Mamy najgorsze powietrze w Europie
Smog wrócił do Warszawy. Szczególnie zła sytuacja jest w centrum miasta i... w Wawrze.
- Ten budynek i jego wyziewy są symbolami naszej walki ze smogiem - czytamy w petycji do PKP Polskich Linii Kolejowych, którą podpisało już 300 osób. - Mimo zapewnień, że instalacja grzewcza w budynku spełnia wszystkie normy, dysponujemy dziesiątkami relacji i zdjęć, na których widać, jak dym spowija całe centrum Falenicy.
Prąd zamiast węgla
Popierający petycję mieszkańcy domagają się, by kolejarze zainstalowali w nastawni ogrzewanie elektryczne. PKP PLK rzeczywiście ma to w planach, ale termin wprowadzenia zmian raczej nie zadowoli przeciwników słynnego "kopciucha".
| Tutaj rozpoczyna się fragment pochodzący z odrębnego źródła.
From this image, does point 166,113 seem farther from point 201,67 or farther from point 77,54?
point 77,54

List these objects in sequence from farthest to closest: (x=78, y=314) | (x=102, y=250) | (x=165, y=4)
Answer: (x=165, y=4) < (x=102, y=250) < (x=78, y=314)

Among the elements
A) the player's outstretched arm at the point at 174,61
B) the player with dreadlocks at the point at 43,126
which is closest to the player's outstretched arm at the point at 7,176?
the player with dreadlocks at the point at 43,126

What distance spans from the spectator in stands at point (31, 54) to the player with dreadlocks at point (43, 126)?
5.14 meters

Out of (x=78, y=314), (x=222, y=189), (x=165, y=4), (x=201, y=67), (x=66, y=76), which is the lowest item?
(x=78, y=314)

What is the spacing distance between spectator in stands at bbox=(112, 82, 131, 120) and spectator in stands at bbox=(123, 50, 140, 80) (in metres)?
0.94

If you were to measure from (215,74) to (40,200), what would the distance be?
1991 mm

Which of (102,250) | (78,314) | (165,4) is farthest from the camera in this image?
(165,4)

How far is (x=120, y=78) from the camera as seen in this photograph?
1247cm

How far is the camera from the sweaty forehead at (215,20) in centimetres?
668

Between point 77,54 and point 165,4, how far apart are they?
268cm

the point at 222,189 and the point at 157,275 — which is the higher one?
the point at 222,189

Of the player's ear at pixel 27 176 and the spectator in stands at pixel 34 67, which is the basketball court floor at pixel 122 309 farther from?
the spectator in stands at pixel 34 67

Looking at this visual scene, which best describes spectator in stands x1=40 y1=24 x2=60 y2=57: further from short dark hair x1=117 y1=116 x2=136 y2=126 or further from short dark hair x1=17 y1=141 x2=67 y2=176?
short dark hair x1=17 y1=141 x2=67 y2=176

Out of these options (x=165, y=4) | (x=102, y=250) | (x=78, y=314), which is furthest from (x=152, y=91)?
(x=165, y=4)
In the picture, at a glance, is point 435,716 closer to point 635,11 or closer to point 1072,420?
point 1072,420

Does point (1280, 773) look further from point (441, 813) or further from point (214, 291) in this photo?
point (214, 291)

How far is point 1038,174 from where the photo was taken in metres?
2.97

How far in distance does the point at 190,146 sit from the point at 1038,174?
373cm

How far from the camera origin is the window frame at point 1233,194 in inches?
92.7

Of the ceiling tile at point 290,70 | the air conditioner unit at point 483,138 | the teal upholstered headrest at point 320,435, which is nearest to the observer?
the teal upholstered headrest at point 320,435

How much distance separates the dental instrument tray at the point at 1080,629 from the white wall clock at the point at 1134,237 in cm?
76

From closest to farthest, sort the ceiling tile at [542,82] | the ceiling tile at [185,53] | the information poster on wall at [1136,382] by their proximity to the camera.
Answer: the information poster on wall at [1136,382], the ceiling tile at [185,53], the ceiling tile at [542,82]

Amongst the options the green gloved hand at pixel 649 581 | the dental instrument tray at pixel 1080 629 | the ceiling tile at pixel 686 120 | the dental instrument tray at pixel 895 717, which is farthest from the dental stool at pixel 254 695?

- Nastawnia zostanie zlikwidowana w ramach przebudowy linii otwockiej - mówi Karol Jakubowski, rzecznik PKP PLK. - W budynku zostanie zainstalowane ogrzewanie elektryczne a cały obiekt będzie pełnił funkcję pomieszczeń gospodarczych.
Oznacza to, że dym będzie się unosić nad stacją jeszcze przez kilka lat, bo przebudowa linii jest planowana na lata 2020-2022. Rzecznik kolejarzy przekonuje, że warto na nią poczekać, także z ekologicznego punktu widzenia.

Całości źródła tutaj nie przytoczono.